REQUIREMENT: Please format all the entries below as a numbered list, one line per number, leaving out the blank lines.
--- RECORDS FOR THE EXERCISE ---
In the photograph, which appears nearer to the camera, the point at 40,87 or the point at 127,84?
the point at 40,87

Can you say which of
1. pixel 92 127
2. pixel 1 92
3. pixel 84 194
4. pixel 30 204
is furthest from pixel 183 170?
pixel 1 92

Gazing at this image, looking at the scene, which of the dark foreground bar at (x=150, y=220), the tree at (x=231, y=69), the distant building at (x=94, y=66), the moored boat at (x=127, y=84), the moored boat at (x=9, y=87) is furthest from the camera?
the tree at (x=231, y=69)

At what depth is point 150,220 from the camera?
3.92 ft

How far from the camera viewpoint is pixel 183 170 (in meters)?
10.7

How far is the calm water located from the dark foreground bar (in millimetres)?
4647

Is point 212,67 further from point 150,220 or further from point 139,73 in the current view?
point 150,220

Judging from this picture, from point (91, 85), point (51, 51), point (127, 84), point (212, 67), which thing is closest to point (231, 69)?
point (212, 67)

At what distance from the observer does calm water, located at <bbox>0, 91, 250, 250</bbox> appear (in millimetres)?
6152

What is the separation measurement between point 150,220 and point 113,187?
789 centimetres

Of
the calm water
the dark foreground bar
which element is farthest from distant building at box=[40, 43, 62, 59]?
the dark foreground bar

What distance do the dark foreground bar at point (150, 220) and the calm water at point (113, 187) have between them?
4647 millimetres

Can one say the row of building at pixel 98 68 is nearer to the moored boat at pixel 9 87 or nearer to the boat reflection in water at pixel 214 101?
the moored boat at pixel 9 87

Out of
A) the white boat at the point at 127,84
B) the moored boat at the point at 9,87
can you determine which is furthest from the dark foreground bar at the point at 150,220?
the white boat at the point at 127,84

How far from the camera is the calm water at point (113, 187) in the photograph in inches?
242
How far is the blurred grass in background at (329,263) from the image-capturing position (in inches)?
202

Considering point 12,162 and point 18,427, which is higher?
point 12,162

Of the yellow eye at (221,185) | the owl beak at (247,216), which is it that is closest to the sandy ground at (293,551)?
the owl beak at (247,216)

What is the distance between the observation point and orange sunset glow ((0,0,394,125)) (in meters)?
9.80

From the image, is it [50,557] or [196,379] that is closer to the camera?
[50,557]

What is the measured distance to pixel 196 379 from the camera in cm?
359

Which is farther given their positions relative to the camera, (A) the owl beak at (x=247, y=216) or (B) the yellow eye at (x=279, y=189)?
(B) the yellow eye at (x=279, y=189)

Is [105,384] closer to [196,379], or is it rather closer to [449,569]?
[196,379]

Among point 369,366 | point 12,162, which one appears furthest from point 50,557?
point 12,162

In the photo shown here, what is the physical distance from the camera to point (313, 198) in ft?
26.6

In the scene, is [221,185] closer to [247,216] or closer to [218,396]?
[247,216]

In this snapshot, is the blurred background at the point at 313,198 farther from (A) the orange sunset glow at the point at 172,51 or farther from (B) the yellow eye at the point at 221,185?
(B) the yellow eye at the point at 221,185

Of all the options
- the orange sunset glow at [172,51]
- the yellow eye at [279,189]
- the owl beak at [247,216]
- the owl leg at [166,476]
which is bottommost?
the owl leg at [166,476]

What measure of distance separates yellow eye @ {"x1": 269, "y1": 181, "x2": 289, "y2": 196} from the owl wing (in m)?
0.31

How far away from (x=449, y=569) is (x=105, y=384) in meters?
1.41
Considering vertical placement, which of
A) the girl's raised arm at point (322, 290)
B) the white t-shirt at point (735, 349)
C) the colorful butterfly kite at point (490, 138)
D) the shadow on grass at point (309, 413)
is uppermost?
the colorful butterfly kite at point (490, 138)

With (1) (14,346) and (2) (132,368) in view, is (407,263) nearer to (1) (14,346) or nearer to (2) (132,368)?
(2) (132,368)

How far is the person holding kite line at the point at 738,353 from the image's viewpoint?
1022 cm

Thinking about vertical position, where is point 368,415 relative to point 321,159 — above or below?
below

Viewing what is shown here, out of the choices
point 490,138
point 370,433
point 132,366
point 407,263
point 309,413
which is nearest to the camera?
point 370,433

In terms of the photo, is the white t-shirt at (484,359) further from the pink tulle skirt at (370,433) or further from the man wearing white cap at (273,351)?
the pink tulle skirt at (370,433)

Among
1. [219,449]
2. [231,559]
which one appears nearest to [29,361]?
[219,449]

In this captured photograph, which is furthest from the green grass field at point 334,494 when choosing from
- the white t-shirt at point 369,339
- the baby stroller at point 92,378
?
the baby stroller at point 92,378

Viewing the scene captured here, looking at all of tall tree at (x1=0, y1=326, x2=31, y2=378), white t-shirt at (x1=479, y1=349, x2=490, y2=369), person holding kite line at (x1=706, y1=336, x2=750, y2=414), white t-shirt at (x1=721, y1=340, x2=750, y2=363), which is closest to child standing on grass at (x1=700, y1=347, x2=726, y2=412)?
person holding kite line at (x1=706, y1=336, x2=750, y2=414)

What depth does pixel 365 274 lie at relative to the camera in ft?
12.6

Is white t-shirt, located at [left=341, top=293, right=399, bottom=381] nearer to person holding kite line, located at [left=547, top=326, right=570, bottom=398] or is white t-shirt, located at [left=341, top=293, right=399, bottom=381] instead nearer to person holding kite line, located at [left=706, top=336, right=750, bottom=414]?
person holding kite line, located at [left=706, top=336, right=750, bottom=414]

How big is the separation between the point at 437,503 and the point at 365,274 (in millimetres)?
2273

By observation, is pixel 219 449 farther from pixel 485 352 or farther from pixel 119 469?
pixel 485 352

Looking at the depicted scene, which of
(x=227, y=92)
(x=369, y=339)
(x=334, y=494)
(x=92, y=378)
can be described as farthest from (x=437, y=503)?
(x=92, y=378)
---
COMPLETE ANSWER:
1. In the photograph, which appears nearer to the camera, the point at 40,87 or the point at 127,84?
2. the point at 40,87
3. Can you say which of
4. 1. pixel 92 127
5. 2. pixel 1 92
6. 3. pixel 84 194
7. 4. pixel 30 204
8. is furthest from pixel 183 170?
9. pixel 1 92
10. Gazing at this image, looking at the scene, which of the dark foreground bar at (x=150, y=220), the tree at (x=231, y=69), the distant building at (x=94, y=66), the moored boat at (x=127, y=84), the moored boat at (x=9, y=87) is furthest from the camera?
11. the tree at (x=231, y=69)
12. At what depth is point 150,220 from the camera?
13. 3.92 ft
14. How far from the camera viewpoint is pixel 183 170 (in meters)?
15. 10.7
16. How far is the calm water located from the dark foreground bar (in millimetres)?
17. 4647
18. Is point 212,67 further from point 150,220 or further from point 139,73 in the current view?
19. point 150,220
20. Judging from this picture, from point (91, 85), point (51, 51), point (127, 84), point (212, 67), which thing is closest to point (231, 69)?
21. point (212, 67)
22. At what distance from the observer does calm water, located at <bbox>0, 91, 250, 250</bbox> appear (in millimetres)?
23. 6152
24. What is the separation measurement between point 150,220 and point 113,187?
25. 789 centimetres
26. Of
27. the calm water
28. the dark foreground bar
29. which element is farthest from distant building at box=[40, 43, 62, 59]?
30. the dark foreground bar
31. What distance do the dark foreground bar at point (150, 220) and the calm water at point (113, 187) have between them?
32. 4647 millimetres
33. Can one say the row of building at pixel 98 68 is nearer to the moored boat at pixel 9 87 or nearer to the boat reflection in water at pixel 214 101?
34. the moored boat at pixel 9 87
35. Out of
36. A) the white boat at the point at 127,84
37. B) the moored boat at the point at 9,87
38. can you determine which is furthest from the dark foreground bar at the point at 150,220?
39. the white boat at the point at 127,84
40. How far from the camera is the calm water at point (113, 187) in the photograph in inches?
41. 242
42. How far is the blurred grass in background at (329,263) from the image-capturing position (in inches)?
43. 202
44. Considering point 12,162 and point 18,427, which is higher?
45. point 12,162
46. Of the yellow eye at (221,185) | the owl beak at (247,216), which is it that is closest to the sandy ground at (293,551)?
47. the owl beak at (247,216)
48. What is the distance between the observation point and orange sunset glow ((0,0,394,125)) (in meters)?
49. 9.80
50. From the image, is it [50,557] or [196,379] that is closer to the camera?
51. [50,557]
52. What is the measured distance to pixel 196 379 from the camera in cm?
53. 359
54. Which is farther given their positions relative to the camera, (A) the owl beak at (x=247, y=216) or (B) the yellow eye at (x=279, y=189)?
55. (B) the yellow eye at (x=279, y=189)
56. Is [105,384] closer to [196,379], or is it rather closer to [449,569]?
57. [196,379]
58. Among point 369,366 | point 12,162, which one appears furthest from point 50,557?
59. point 12,162
60. In the photo shown here, what is the physical distance from the camera to point (313, 198) in ft?
61. 26.6
62. In the scene, is [221,185] closer to [247,216] or closer to [218,396]?
63. [247,216]
64. In this snapshot, is the blurred background at the point at 313,198 farther from (A) the orange sunset glow at the point at 172,51 or farther from (B) the yellow eye at the point at 221,185?
65. (B) the yellow eye at the point at 221,185
66. Of all the options
67. - the orange sunset glow at [172,51]
68. - the yellow eye at [279,189]
69. - the owl beak at [247,216]
70. - the owl leg at [166,476]
71. which is bottommost?
72. the owl leg at [166,476]
73. What measure of distance separates yellow eye @ {"x1": 269, "y1": 181, "x2": 289, "y2": 196} from the owl wing (in m)?
74. 0.31
75. How far away from (x=449, y=569) is (x=105, y=384) in meters?
76. 1.41
77. Considering vertical placement, which of
78. A) the girl's raised arm at point (322, 290)
79. B) the white t-shirt at point (735, 349)
80. C) the colorful butterfly kite at point (490, 138)
81. D) the shadow on grass at point (309, 413)
82. is uppermost?
83. the colorful butterfly kite at point (490, 138)
84. With (1) (14,346) and (2) (132,368) in view, is (407,263) nearer to (1) (14,346) or nearer to (2) (132,368)?
85. (2) (132,368)
86. How far is the person holding kite line at the point at 738,353 from the image's viewpoint?
87. 1022 cm
88. Thinking about vertical position, where is point 368,415 relative to point 321,159 — above or below?
89. below
90. Viewing what is shown here, out of the choices
91. point 490,138
92. point 370,433
93. point 132,366
94. point 407,263
95. point 309,413
96. which is nearest to the camera?
97. point 370,433
98. In terms of the photo, is the white t-shirt at (484,359) further from the pink tulle skirt at (370,433) or further from the man wearing white cap at (273,351)?
99. the pink tulle skirt at (370,433)
100. Among
101. 1. [219,449]
102. 2. [231,559]
103. which one appears nearest to [29,361]?
104. [219,449]
105. In this captured photograph, which is furthest from the green grass field at point 334,494 when choosing from
106. - the white t-shirt at point 369,339
107. - the baby stroller at point 92,378
108. ?
109. the baby stroller at point 92,378
110. Viewing the scene captured here, looking at all of tall tree at (x1=0, y1=326, x2=31, y2=378), white t-shirt at (x1=479, y1=349, x2=490, y2=369), person holding kite line at (x1=706, y1=336, x2=750, y2=414), white t-shirt at (x1=721, y1=340, x2=750, y2=363), which is closest to child standing on grass at (x1=700, y1=347, x2=726, y2=412)?
111. person holding kite line at (x1=706, y1=336, x2=750, y2=414)
112. What depth does pixel 365 274 lie at relative to the camera in ft?
113. 12.6
114. Is white t-shirt, located at [left=341, top=293, right=399, bottom=381] nearer to person holding kite line, located at [left=547, top=326, right=570, bottom=398] or is white t-shirt, located at [left=341, top=293, right=399, bottom=381] instead nearer to person holding kite line, located at [left=706, top=336, right=750, bottom=414]?
115. person holding kite line, located at [left=706, top=336, right=750, bottom=414]
116. How big is the separation between the point at 437,503 and the point at 365,274 (in millimetres)?
117. 2273
118. By observation, is pixel 219 449 farther from pixel 485 352 or farther from pixel 119 469?
119. pixel 485 352
120. Looking at the depicted scene, which of
121. (x=227, y=92)
122. (x=369, y=339)
123. (x=334, y=494)
124. (x=92, y=378)
125. can be described as farthest from (x=437, y=503)?
126. (x=92, y=378)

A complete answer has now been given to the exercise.